Abstract
Pythia Analytics is an investment research system built around a strict boundary: deterministic financial logic owns the numbers, while AI helps explain, check, and operationalize the research. The product combines valuation models, saved analyses, portfolio workflows, app-run execution, Supabase persistence, approval gates, and public documentation into one stateful workflow.
The diagrams below are the shortest accurate version of the architecture.

1. Why The App Exists
The original problem was not "build an AI stock picker." It was more practical: investment research falls apart when evidence, valuation work, notes, portfolio decisions, and trade follow-through live in separate places.
Pythia tries to make that work stateful. A single analysis should become durable research state. A portfolio decision should be connected to the research that justified it. A trade outcome should be reviewed against the thesis that created it. AI can help compress and explain the system, but it should not replace the system.
2. The Core Architecture
The app is a Dash application with route-level pages, shared services, deterministic valuation logic, and Supabase-backed persistence.
The important boundary is not framework-specific.
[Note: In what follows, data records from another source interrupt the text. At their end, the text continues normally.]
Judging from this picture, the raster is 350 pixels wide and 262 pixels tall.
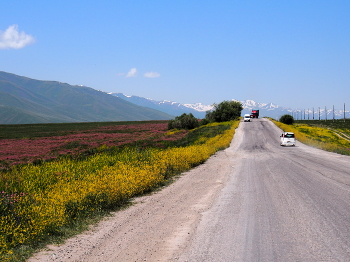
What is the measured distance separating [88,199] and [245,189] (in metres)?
6.63

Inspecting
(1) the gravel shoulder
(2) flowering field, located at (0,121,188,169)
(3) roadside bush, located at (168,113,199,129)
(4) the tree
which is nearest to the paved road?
(1) the gravel shoulder

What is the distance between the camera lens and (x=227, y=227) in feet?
28.8

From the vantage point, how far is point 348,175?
17.7 m

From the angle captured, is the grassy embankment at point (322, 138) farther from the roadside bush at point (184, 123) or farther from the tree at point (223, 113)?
the roadside bush at point (184, 123)

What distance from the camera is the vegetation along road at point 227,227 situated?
7.03 metres

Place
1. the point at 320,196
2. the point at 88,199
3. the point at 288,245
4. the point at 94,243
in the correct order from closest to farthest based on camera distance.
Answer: the point at 288,245
the point at 94,243
the point at 88,199
the point at 320,196

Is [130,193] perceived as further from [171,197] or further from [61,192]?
[61,192]

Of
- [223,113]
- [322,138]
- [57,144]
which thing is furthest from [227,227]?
[223,113]

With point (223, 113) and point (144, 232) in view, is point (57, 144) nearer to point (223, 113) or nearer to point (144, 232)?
point (144, 232)

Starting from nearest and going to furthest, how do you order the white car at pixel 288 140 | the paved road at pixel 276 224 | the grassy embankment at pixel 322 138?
the paved road at pixel 276 224
the grassy embankment at pixel 322 138
the white car at pixel 288 140

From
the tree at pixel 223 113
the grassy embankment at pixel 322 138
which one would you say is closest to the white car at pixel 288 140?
the grassy embankment at pixel 322 138

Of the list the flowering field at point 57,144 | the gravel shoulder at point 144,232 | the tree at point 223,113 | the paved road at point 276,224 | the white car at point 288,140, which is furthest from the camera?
the tree at point 223,113

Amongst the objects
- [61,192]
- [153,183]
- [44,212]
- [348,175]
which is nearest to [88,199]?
[61,192]

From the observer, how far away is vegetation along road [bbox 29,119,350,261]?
23.1ft
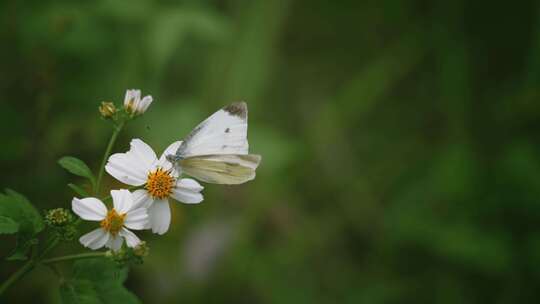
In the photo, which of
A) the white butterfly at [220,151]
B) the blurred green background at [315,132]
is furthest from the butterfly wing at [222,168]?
the blurred green background at [315,132]

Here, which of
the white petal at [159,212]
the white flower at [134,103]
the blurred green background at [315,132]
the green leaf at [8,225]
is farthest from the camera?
the blurred green background at [315,132]

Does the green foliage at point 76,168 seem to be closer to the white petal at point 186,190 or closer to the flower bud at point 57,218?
the flower bud at point 57,218

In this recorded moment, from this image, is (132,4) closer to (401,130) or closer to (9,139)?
(9,139)

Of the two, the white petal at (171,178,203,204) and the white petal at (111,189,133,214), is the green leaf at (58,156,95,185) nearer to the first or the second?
the white petal at (111,189,133,214)

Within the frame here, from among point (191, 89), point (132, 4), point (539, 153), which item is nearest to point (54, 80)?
point (132, 4)

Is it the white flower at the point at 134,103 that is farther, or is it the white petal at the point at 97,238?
the white flower at the point at 134,103

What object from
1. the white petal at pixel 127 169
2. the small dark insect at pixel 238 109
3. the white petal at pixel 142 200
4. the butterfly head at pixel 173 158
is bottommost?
the white petal at pixel 142 200

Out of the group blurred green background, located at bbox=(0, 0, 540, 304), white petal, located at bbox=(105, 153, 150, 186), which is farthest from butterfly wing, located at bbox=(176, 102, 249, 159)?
blurred green background, located at bbox=(0, 0, 540, 304)
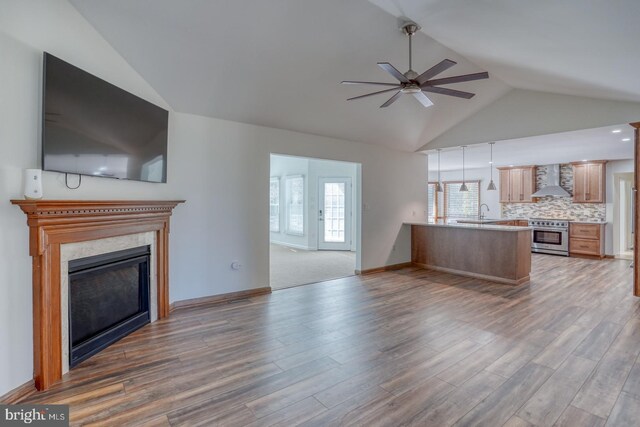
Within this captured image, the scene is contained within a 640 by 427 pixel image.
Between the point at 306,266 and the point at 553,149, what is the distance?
5.75 meters

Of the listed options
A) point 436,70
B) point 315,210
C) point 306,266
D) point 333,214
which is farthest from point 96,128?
point 333,214

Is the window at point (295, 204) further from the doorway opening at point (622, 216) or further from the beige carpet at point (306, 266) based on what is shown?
the doorway opening at point (622, 216)

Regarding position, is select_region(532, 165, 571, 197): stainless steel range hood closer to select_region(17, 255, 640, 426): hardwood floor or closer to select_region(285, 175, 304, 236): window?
select_region(17, 255, 640, 426): hardwood floor

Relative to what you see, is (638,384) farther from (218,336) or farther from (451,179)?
(451,179)

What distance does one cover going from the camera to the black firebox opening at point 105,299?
2730 millimetres

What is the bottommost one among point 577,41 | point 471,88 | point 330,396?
point 330,396

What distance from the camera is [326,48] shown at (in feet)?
11.3

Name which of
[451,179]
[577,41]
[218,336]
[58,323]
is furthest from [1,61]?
[451,179]

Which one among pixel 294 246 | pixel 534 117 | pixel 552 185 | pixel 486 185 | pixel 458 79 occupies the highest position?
pixel 534 117

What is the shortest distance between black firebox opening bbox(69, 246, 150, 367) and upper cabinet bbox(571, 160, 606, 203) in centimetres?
982

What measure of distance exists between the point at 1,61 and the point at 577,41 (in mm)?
4490

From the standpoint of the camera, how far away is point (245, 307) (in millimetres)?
4137

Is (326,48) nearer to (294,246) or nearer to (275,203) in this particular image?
(294,246)

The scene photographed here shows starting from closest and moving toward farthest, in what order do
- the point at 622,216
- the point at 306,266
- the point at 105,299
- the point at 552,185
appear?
A: the point at 105,299 → the point at 306,266 → the point at 622,216 → the point at 552,185
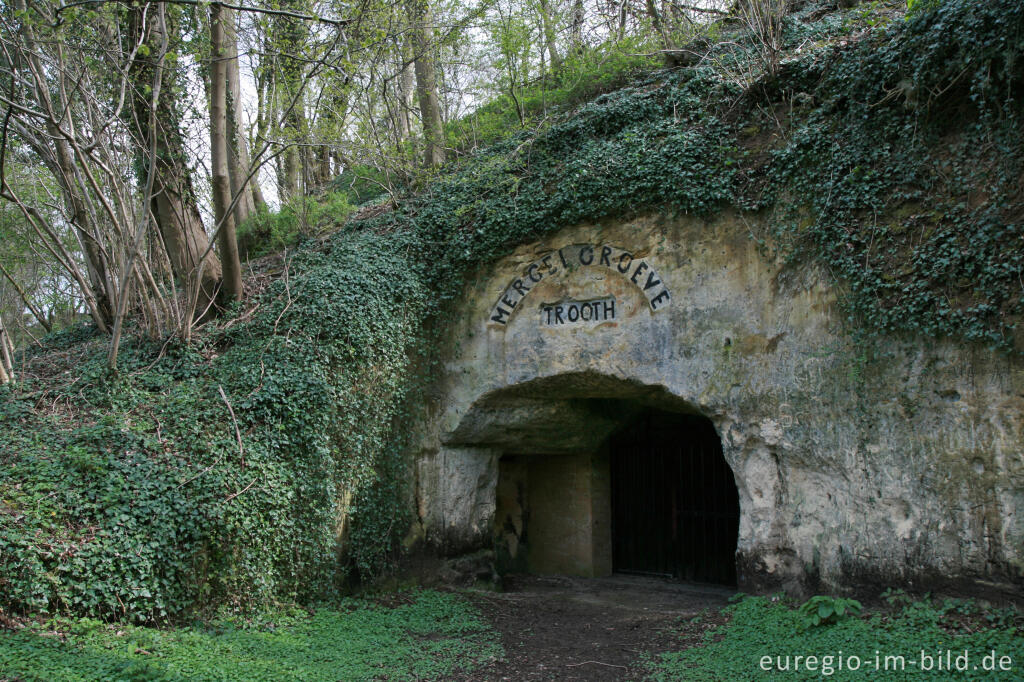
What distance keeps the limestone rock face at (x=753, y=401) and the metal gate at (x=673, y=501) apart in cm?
67

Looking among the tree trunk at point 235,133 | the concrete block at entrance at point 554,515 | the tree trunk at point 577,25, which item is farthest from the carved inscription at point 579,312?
the tree trunk at point 577,25

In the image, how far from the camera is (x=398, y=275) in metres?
7.58

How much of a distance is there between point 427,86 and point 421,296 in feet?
15.1

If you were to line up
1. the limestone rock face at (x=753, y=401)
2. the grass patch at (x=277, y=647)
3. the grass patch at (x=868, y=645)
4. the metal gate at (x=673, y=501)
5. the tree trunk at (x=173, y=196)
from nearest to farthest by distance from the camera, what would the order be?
the grass patch at (x=277, y=647)
the grass patch at (x=868, y=645)
the limestone rock face at (x=753, y=401)
the tree trunk at (x=173, y=196)
the metal gate at (x=673, y=501)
It is epistemic:
- UI surfaces let the user inspect and act.
- Deterministic services compute prices, metrics, valuation outputs, freshness, and policy gates.
- Supabase and
app_runspreserve durable state and audit history. - LLM/agent layers interpret, summarize, draft, and propose next actions.
- Human approvals remain the gate for durable writes and sensitive actions.
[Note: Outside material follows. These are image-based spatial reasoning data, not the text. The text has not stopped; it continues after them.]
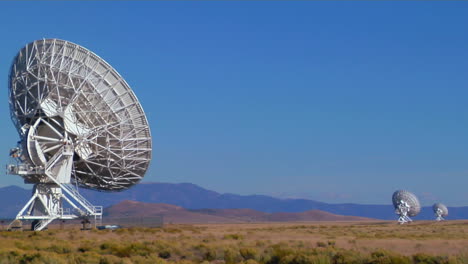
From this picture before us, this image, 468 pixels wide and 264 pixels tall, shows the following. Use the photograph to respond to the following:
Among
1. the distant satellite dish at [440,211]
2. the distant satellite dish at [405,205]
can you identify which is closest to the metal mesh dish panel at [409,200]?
the distant satellite dish at [405,205]

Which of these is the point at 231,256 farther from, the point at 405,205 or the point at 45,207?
the point at 405,205

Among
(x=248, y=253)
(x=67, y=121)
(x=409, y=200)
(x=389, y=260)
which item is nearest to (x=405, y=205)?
(x=409, y=200)

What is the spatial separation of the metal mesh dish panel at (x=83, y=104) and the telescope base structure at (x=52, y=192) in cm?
153

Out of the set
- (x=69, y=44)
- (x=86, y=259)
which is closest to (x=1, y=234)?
(x=69, y=44)

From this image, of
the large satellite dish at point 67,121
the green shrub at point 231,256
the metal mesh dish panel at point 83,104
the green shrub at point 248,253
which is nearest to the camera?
the green shrub at point 231,256

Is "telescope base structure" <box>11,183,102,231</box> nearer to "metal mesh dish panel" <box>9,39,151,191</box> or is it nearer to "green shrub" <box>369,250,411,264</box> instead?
"metal mesh dish panel" <box>9,39,151,191</box>

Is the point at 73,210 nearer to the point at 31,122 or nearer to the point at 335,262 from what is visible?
the point at 31,122

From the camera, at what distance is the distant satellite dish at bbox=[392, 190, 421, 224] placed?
114 meters

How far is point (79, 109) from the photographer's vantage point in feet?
176

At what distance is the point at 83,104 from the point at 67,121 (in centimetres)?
208

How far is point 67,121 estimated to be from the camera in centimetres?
5322

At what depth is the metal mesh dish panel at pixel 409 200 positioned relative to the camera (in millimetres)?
114688

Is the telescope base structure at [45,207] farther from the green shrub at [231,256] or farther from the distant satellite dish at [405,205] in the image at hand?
the distant satellite dish at [405,205]

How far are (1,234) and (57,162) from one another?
27.2ft
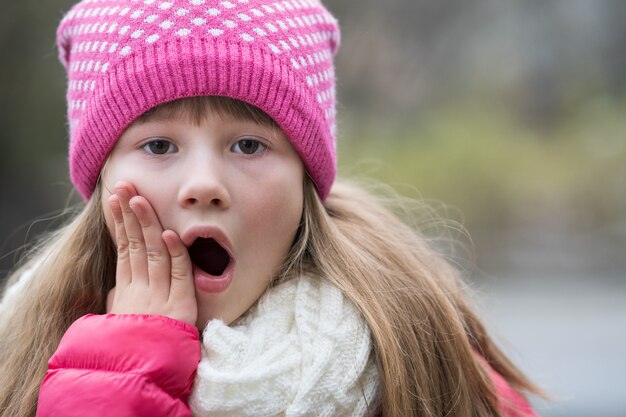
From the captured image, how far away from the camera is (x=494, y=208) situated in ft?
23.5

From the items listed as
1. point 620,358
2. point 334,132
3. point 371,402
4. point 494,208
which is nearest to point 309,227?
point 334,132

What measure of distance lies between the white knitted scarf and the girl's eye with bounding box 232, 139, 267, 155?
276 millimetres

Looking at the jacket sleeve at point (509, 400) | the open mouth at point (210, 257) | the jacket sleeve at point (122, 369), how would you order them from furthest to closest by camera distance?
the jacket sleeve at point (509, 400) < the open mouth at point (210, 257) < the jacket sleeve at point (122, 369)

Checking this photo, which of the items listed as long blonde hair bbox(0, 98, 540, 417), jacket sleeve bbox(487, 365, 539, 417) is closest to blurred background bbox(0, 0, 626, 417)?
jacket sleeve bbox(487, 365, 539, 417)

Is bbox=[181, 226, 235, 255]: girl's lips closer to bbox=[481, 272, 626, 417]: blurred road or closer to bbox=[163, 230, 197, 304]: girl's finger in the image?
bbox=[163, 230, 197, 304]: girl's finger

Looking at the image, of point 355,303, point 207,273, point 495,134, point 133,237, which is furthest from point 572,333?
point 133,237

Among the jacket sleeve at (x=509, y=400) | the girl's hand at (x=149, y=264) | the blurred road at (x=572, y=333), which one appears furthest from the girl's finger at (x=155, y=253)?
the blurred road at (x=572, y=333)

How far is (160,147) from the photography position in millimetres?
1621

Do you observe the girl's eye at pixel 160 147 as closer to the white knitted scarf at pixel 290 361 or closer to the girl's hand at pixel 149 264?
the girl's hand at pixel 149 264

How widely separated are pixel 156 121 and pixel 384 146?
6.42 metres

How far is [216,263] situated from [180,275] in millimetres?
109

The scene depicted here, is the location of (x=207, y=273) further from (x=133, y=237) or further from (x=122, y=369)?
(x=122, y=369)

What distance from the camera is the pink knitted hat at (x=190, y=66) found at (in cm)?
160

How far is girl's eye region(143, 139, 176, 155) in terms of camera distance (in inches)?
63.6
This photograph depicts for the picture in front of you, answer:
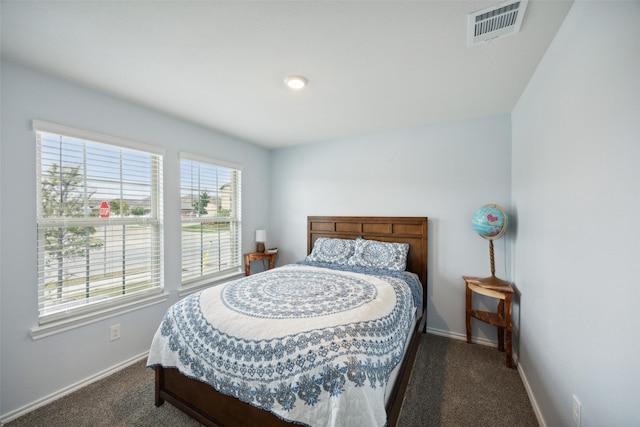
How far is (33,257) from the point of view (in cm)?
180

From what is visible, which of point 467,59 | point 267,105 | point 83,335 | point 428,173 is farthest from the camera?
point 428,173

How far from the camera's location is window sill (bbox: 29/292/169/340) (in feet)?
5.99

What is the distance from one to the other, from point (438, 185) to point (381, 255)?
3.58ft

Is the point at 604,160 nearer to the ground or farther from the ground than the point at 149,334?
farther from the ground

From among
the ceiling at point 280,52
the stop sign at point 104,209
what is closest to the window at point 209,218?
the stop sign at point 104,209

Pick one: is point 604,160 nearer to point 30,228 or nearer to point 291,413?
point 291,413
That is why the diagram separates user surfaces, Pythia services, app-run runtime, Supabase, and orchestration instead of showing one giant AI box.
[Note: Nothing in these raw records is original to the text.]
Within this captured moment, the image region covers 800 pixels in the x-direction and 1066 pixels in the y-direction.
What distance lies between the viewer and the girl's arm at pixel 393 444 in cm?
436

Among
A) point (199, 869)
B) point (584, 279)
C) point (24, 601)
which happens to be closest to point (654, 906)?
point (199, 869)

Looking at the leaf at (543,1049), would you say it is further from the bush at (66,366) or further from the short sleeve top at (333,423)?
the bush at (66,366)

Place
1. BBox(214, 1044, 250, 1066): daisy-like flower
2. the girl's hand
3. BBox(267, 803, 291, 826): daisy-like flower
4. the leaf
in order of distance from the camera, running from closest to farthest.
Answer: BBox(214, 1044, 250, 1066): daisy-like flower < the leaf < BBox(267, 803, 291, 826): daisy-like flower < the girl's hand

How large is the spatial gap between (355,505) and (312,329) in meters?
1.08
3. Saved Analysis Is The Product Spine

The strongest product idea in Pythia is that saved analysis is not a PDF-style output. It is reusable app state.
A ticker run can produce deterministic valuation tables, peer context, market evidence, commentary, and recommendation logic. Once saved, that record can be revisited and reused by Portfolio Lab, Master Synthesis, recommendation review, thesis tracking, and later comparisons. The app becomes more useful as research accumulates because prior work remains queryable and operational.
4. Quant First, AI Second

The quantitative layer includes financial statements, metrics, industry averages, competitor context, historical comparisons, valuation methods, blended fair value, and structured evidence bundles. Commentary is downstream of that layer.
This is the most important technical claim in the app: AI does not create the financial truth. It interprets an evidence package that the deterministic pipeline prepared. That keeps the work inspectable. It also gives the model something better to do than guess: explain the contradiction, compare the peer set, challenge a valuation assumption, or write a thesis-breaker.
5. Runtime, Agents, And Approvals
Pythia uses app_runs and app_run_events as the durable runtime backbone. Background work can be queued, logged, inspected, retried, and surfaced through Activity Center. AG-UI-style live streaming can make the UI feel immediate, but it projects existing run events rather than replacing them.
Agent workflows follow the same rule. The agent can classify intent, read substrate data, prepare drafts, and create approval requests. It should not silently write a portfolio, promote memory, or trigger expensive actions without the user seeing the decision boundary.
6. Tenant Boundary

The security model has to preserve user-scoped research, portfolios, settings, approvals, and drafts. Browser sessions, app routes, Supabase RLS, service-role background workers, and public launch assets are different trust zones.
That distinction matters because some background workers need service-role access outside a browser request. Service role does not mean unbounded product behavior. The worker still needs user identity, run context, table scope, and audit records.
7. What This Proves
Pythia is not impressive because it has an AI layer. Many apps do. The more interesting part is that the AI layer is constrained by a product architecture: deterministic valuation, durable saved research, user-scoped persistence, approval gates, and replayable workflows.
That is the technical thesis: a useful AI finance product should make the underlying evidence more inspectable, not less.